The judge did provide the jury with extensive instructions on how to weigh the evidence, including the fact that they could rely on circumstantial evidence. By finding the company liable for fraud by selling pipe that didn't uniformly meet standards, the jury might have been saying the evidence convinced them that at least some pipe didn't meet standards even if none was before them.

JM Eagle is likely to challenge the jury's findings, however, since any manufacturer sells at least some defective products -- even GE's vaunted Six Sigma implies 3.4 defects per million -- and it will likely argue plaintiffs need to show more to succeed with a qui tam or false claims suit. JM Eagle extended its warranty to 50 years to help counter the plaintiffs' claims, including the cost of digging up and replacing the pipe.

That warranty extends past the 1996 date plaintiffs claim for when the alleged fraud occurred, to pipe produced since the company's founding in the early 1980s. The company is clearly betting that even if the case proceeds to the damages phase, plaintiffs will have a hard time proving they lost money because of the changes JM Eagle made to its production methods.

JM Eagle is owned by Walter Wang, son of the late Taiwanese billionaire Y.C. Wang, who built Formosa Plastics into an $86 billion industrial empire. Formosa bought Johns-Mansville’s PVC pipe business in 1982, and Walter  bought out Formosa in 2005 for $100 million, expanding the business by purchasing Eagle two years later.

For a case that ultimately is about defective pipe, Havian didn't have much to say about what testing would show about the millions of feet of pipe JM Eagle sold between 1996 and 2008. In my experience, the first thing plaintiff lawyers do in a products-liability case, before even filing suit, is to get samples of the product in question and hire experts to tear them down and determine if they are defective. With the federal government and state attorneys general supporting him in the early phases, Hanian had full powers to pull whatever pipe he wanted from JM Eagle factories, and the feds did just that, apparently with unsupportive results.

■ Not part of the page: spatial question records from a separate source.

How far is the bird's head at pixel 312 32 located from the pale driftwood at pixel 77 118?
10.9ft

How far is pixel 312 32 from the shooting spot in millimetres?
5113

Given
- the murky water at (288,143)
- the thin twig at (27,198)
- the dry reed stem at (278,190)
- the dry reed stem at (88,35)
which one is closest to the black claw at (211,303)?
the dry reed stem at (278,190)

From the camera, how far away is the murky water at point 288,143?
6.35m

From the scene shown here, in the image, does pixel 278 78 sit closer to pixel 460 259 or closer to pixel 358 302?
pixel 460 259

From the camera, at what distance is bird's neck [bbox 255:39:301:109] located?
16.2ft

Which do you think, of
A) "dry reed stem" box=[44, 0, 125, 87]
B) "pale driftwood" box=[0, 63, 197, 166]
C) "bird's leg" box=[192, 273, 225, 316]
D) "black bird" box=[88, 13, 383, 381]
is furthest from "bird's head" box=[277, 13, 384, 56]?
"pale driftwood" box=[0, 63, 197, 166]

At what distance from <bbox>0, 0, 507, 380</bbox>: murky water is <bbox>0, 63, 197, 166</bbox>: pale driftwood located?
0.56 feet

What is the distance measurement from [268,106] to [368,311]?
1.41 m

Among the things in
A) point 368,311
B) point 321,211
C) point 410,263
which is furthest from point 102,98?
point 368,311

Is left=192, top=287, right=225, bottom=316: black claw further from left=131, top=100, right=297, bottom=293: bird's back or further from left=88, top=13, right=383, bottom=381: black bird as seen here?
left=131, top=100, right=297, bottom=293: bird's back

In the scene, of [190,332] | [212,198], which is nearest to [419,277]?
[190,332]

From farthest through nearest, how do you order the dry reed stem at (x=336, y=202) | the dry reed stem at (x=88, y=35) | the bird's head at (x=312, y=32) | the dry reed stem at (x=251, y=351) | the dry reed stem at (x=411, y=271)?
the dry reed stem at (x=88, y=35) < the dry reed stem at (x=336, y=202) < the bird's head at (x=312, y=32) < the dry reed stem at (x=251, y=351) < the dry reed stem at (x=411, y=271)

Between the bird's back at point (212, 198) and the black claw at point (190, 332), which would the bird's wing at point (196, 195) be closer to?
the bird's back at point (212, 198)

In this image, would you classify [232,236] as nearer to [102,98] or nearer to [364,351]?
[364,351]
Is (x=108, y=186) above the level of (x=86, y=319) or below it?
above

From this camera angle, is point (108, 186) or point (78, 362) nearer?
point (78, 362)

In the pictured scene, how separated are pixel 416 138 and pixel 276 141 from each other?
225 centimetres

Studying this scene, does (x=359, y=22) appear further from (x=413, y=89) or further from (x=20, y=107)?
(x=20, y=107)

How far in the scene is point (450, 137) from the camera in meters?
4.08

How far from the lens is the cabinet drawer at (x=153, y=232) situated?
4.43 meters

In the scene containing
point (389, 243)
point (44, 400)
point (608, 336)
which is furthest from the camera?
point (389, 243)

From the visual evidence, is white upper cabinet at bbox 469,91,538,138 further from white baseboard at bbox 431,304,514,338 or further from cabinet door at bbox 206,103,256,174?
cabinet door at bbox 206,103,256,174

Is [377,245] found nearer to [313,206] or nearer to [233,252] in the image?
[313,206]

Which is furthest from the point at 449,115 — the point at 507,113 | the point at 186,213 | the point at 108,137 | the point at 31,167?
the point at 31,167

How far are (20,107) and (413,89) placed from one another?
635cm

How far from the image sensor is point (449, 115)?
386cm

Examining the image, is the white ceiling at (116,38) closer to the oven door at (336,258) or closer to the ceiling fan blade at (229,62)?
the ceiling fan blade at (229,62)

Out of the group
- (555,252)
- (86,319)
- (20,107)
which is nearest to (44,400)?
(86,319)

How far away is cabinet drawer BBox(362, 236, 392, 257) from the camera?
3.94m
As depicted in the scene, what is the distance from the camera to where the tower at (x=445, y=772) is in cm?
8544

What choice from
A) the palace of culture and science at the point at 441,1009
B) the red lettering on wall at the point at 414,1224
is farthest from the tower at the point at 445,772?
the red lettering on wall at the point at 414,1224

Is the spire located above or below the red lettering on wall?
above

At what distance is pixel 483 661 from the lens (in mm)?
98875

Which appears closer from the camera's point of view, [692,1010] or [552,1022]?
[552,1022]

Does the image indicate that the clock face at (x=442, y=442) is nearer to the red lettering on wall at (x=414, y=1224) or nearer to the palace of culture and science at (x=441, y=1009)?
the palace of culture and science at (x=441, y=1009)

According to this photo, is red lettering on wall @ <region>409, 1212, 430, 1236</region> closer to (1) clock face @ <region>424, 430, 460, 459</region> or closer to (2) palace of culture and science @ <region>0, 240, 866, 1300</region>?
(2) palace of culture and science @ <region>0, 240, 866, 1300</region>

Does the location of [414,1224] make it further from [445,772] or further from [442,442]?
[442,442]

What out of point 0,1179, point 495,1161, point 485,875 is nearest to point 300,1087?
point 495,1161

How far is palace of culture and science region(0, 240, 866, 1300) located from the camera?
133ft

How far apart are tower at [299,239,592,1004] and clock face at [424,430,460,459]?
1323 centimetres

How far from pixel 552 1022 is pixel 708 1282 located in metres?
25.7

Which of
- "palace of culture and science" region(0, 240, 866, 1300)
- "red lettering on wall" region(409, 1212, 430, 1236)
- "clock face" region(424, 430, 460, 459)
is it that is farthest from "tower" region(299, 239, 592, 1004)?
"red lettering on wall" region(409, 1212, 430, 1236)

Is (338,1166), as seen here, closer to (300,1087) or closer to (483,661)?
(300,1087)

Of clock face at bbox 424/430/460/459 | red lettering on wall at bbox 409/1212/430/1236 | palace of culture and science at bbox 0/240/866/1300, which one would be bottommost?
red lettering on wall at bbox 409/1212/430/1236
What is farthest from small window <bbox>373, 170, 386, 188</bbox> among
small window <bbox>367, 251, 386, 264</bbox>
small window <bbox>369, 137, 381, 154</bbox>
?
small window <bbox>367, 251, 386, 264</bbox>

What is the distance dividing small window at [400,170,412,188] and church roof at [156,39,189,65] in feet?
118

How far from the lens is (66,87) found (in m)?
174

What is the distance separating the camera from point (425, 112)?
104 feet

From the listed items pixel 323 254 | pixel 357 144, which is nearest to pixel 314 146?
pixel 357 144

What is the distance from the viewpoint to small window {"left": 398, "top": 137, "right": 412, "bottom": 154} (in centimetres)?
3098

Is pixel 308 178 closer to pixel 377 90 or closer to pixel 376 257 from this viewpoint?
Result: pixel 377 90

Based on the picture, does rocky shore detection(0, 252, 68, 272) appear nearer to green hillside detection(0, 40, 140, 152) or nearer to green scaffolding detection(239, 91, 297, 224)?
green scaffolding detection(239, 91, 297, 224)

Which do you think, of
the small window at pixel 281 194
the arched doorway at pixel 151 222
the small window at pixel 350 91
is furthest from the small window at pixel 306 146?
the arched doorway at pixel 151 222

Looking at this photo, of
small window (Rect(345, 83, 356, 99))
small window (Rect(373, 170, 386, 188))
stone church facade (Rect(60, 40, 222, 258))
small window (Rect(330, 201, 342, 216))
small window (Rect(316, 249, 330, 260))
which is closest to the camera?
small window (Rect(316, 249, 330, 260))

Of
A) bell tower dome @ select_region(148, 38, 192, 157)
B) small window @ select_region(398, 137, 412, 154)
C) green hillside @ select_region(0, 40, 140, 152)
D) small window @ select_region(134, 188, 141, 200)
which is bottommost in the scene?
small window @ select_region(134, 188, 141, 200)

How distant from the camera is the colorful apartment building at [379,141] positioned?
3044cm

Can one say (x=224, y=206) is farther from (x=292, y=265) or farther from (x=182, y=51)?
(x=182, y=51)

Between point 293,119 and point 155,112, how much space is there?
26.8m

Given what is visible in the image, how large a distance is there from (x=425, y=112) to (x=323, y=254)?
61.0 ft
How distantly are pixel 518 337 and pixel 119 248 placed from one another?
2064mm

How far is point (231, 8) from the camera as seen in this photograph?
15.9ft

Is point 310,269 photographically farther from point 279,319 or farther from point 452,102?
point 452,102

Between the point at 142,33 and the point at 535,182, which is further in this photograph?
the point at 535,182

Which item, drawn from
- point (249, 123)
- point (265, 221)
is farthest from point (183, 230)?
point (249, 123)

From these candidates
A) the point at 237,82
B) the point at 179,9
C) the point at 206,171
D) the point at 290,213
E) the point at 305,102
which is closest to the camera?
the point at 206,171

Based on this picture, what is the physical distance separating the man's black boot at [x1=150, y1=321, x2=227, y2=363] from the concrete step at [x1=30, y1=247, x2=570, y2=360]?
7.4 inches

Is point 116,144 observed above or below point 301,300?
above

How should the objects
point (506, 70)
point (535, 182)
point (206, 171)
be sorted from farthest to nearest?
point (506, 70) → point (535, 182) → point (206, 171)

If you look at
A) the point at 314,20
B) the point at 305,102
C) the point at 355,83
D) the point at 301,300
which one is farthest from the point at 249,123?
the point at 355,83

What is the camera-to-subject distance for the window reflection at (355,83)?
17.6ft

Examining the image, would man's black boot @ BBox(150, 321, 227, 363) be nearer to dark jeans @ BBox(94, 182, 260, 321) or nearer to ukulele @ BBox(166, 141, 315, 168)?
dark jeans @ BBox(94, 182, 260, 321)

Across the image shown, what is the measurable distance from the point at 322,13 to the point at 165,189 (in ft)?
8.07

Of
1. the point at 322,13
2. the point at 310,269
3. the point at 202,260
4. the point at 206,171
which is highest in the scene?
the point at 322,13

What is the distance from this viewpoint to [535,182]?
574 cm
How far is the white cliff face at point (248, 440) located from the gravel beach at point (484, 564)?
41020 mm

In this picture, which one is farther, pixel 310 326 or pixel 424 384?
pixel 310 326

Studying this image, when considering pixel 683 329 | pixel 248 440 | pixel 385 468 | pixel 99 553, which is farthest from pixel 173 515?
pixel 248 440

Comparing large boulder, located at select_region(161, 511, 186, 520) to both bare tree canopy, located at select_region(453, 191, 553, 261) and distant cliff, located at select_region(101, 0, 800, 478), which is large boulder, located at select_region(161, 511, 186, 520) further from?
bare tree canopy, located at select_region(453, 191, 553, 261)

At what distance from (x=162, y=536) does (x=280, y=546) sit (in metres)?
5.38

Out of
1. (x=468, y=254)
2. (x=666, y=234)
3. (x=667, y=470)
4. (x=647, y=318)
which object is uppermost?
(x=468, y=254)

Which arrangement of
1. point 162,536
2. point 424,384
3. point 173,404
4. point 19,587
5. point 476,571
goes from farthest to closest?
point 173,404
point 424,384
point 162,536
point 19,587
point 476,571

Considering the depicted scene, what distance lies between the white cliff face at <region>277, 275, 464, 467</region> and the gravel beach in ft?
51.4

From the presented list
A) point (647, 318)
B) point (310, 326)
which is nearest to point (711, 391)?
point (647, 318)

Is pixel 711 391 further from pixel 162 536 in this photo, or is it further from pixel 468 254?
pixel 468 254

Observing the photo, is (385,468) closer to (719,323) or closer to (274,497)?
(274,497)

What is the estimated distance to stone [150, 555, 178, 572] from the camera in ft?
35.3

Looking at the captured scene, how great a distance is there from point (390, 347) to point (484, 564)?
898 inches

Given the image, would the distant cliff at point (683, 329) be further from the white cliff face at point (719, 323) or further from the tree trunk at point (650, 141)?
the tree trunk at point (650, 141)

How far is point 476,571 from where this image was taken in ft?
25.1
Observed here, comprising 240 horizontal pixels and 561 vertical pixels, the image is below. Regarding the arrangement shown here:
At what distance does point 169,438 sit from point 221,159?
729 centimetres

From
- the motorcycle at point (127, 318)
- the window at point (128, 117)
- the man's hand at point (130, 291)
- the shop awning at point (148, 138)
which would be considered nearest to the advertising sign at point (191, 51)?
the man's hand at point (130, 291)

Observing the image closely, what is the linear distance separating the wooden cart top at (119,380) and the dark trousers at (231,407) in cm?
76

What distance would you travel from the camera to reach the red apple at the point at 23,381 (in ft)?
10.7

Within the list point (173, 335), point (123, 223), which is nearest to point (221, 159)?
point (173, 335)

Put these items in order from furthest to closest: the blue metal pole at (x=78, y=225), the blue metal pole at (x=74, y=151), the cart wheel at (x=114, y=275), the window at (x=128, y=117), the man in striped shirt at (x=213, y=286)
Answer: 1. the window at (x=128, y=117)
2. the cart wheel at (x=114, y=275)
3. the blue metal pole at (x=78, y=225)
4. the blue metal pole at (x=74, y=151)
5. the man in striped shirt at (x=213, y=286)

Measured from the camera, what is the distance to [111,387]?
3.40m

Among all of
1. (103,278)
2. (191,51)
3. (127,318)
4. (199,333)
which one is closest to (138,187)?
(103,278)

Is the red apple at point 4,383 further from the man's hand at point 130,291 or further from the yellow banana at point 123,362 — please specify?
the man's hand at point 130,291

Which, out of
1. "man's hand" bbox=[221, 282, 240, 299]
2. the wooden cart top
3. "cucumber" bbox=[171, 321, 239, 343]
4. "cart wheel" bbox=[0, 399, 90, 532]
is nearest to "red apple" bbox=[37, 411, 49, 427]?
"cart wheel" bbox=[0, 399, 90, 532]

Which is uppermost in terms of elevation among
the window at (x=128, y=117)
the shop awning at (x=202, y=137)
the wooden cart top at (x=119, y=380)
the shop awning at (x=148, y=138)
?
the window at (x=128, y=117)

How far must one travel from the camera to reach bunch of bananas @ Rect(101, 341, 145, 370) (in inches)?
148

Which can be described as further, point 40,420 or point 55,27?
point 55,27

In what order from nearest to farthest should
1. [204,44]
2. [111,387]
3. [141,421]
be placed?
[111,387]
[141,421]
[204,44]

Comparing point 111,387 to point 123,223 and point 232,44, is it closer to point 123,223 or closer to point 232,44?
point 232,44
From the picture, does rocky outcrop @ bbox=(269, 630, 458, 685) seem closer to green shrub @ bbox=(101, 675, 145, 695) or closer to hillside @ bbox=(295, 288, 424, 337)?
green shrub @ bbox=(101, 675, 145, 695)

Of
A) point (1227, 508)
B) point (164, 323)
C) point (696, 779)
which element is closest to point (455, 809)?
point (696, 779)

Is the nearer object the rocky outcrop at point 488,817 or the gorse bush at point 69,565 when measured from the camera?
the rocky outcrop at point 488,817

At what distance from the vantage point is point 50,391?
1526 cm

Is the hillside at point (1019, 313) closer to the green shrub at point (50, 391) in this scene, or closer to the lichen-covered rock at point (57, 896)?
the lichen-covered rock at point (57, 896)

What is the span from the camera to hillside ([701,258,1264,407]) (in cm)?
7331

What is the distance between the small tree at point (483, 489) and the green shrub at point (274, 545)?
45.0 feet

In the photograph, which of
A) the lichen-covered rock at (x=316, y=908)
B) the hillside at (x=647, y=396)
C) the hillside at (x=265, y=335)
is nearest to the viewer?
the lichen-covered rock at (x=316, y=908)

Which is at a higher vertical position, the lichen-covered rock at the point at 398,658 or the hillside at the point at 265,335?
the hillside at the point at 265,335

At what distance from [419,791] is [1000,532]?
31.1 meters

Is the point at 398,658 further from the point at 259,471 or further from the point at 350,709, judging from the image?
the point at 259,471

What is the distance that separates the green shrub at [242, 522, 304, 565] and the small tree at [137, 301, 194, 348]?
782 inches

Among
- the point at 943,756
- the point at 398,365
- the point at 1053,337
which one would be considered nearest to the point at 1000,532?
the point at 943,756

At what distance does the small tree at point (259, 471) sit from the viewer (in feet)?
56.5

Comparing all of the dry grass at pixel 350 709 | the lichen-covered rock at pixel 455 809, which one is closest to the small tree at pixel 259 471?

Hanian said it was unrealistic to expect cash-strapped municipal water districts to dig up pieces of their own pipe for testing.

"This is not the typical case where the product is just sitting in a showroom," he said. "The cost of testing it would be ridiculous."

Under the law, however, contingency-fee lawyers like Phillips & Cohen must cover litigation expenses. In exchange they can seek treble damages and substantial fees.

Phillips & Cohen has already earned a substantial fee, having negotiated a $22.5 million settlement with former JM Eagle parent Formosa that includes an additional $5.5 million fees. So has the whistleblower who got the case going, a former JM Eagle engineer named John Hendrix who, according to a sworn affidavit from a customer, was soliciting kickbacks from customers in exchange for approving inflated warranty claims. The jury didn't hear about that, either, although Havian said the case was largely built on other evidence.

Hendrix stands to make millions off of the Formosa settlement and millions more if JM Eagle drops its aggressive offense and decides to settle. So far, the company is vowing to appeal. But Hendrix and his attorneys can well afford to wait.